● **Request**
Can you reproduce every one of the rows below word for word, changing nothing?

● **Material for this task**
☆ ☆ ☆ ☆

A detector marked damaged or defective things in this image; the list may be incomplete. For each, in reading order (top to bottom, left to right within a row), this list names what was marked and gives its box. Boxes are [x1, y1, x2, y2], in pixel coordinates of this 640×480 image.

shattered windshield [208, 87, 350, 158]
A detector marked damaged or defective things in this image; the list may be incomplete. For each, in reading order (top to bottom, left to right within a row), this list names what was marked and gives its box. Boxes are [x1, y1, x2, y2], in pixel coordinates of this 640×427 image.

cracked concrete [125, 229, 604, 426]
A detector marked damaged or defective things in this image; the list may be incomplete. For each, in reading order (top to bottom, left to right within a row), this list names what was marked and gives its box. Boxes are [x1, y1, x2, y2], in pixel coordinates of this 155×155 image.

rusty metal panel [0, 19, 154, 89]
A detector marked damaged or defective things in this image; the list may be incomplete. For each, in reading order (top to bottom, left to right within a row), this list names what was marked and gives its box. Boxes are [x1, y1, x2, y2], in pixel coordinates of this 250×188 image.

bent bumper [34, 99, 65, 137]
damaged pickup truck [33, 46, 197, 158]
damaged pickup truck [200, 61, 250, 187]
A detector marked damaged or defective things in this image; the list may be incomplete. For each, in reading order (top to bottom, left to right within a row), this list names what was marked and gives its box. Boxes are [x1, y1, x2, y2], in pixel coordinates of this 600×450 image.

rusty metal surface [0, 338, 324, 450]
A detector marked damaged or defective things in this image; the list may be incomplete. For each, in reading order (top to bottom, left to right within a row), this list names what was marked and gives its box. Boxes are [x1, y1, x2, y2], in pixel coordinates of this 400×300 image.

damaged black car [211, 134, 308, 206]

☆ ☆ ☆ ☆

● **Response below**
A detector marked damaged or defective things in this image; the list may be incomplete. For each, in reading order (top to bottom, left to right within a row), this list names what was marked and gives its box. Boxes are [x1, y1, x2, y2], in pixel coordinates of this 640×480 image.

shattered windshield [208, 87, 350, 158]
A detector marked damaged or defective things in this image; the list may be incomplete. For each, in reading order (top to bottom, left to right within a row), this list names what was marked and gives its box. Boxes are [x1, y1, x2, y2], in pixel coordinates of this 640×427 image.

cracked concrete [125, 229, 604, 426]
A detector marked damaged or defective things in this image; the list may be incomplete. For each, in reading order (top to bottom, left to right within a row), this list names what was marked and gives its box. Boxes are [x1, y1, x2, y2], in pixel coordinates of this 155×155 image.

rusty metal panel [0, 19, 154, 89]
A detector marked damaged or defective things in this image; the list may be incomplete. For each, in reading order (top to bottom, left to right within a row), this list names what was marked and gives its box. Boxes are [x1, y1, x2, y2], in pixel coordinates of this 250×188 image.

bent bumper [34, 99, 65, 137]
damaged pickup truck [33, 46, 197, 158]
damaged pickup truck [200, 61, 250, 187]
A detector marked damaged or defective things in this image; the list may be incomplete. For each, in reading order (top to bottom, left to right within a row), this list names what was marked and gives its box. Boxes are [x1, y1, x2, y2], in pixel coordinates of this 600×450 image.

rusty metal surface [0, 338, 324, 450]
A detector marked damaged or defective things in this image; the list may be incomplete. For each, in reading order (top to bottom, left to right within a row), this list names what was marked and gives its box. Boxes are [x1, y1, x2, y2], in pixel coordinates of this 400×300 image.

damaged black car [211, 134, 308, 206]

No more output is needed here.